When we step back and compare these market size assessments that account for only a subset of the global ED market, it is easy to see that with our $400,000,000 of near term potential annual revenue We are really only getting started at capturing a very large opportunity while building a business that is geared for profitability in the near term. And with that, I'm happy to pass the call back to Don.

Speaker 2

Thank you, Ricardo. We have covered a significant amount of ground today in reviewing Q2 and our strategy. Before we move to Q and A, I would like to emphasize 3 points. 1st and perhaps our most important point, we are focused on driving significant profitability from our existing resources and opportunities. We believe the near term business profile as we have constructed and consistent with current assets and commercial opportunities has the potential to produce on an annual basis approximately $550,000,000 of revenue, approximately $200,000,000 of gross profit and approximately $140,000,000 of EBITDA.

Speaker 2

We are striving to hit this level of business performance on a run rate basis within the next 4 to 6 quarters. At the same time, we believe that we maintain our full longer term upside potential as we continue to have talented teams garnering more design wins from EV OEMs, building out a profitable base load of energy industrial revenue and leveraging our aerogel technology platform into additional high value markets, including our ongoing work in battery materials. 2nd, we believe the implementation of the supply of the supplemental supply arrangement supports several critical elements of our strategy. It allows us to continue to grow the baseload of energy industrial revenue without supply constraints and in a manner consistent with our goal of achieving overall gross margins of at least 35%. The supply arrangement allows us to dedicate Plant 1 In Rhode Island to produce pyrothin thermal barriers in order to support the ramp of our EV OEMs.

Speaker 2

And finally, it allows us to maintain a strong balance sheet by the right timing of the final phase of the construction of Plant 2 in Georgia. And the 3rd point of emphasis, in addition to having the large European commercial truck customer join GM and Toyota on the list of design awards, We believe that we have near term line of sight on design awards from at least 3 other EV OEMs with volumes expected to commence in 2024 and ramp in 2025. Even with this anticipated near term success, Our team believes that we are just getting started as the need for battery performance and safety in EVs becomes yet more paramount. With that, operator, let's turn to the Q and A.

Operator

Your first question comes from the line of Eric Stine from Craig Hallum. Please go ahead.

Speaker 4

Hi, Donna. Hi, Ricardo.

Speaker 2

Hi, Eric. Hi, Eric.

Speaker 4

Hey, good morning. So first, can we just start with the guidance? You've laid out keeping the OpEx largely flat and reasons why the margins potentially some improvement from here. And I know it's dependent on the GM ramp, how steep that might be in the Q4, but your EBITDA guide seems to Expect, I guess, very little, if any improvement from what we've seen, especially in the second quarter. So maybe just skew that.

Speaker 4

And I know in the past you've thought that Q4 of this year was a potential EBITDA positive quarter, whether Curious whether that still holds?

(LISTED ENTRIES):
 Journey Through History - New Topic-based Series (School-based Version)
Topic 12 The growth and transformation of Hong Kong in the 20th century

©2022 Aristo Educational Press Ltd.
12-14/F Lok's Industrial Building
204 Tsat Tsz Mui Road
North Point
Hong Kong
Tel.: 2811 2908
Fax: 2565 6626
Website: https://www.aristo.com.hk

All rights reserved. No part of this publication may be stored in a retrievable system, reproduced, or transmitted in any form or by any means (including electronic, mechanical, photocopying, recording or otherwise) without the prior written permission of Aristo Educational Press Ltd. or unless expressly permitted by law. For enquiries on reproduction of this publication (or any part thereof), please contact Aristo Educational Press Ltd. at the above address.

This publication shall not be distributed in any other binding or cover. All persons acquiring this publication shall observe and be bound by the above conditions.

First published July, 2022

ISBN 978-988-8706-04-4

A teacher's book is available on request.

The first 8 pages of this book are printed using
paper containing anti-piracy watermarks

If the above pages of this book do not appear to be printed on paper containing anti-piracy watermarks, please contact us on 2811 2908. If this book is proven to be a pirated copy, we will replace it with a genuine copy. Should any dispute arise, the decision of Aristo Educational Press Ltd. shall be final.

(TRY IT): In the earnings call excerpt, which plant does the supplemental supply arrangement allow the company to dedicate to producing pyrothin thermal barriers?

(OUTPUT FOR THIS TASK): Plant 1 in Rhode Island.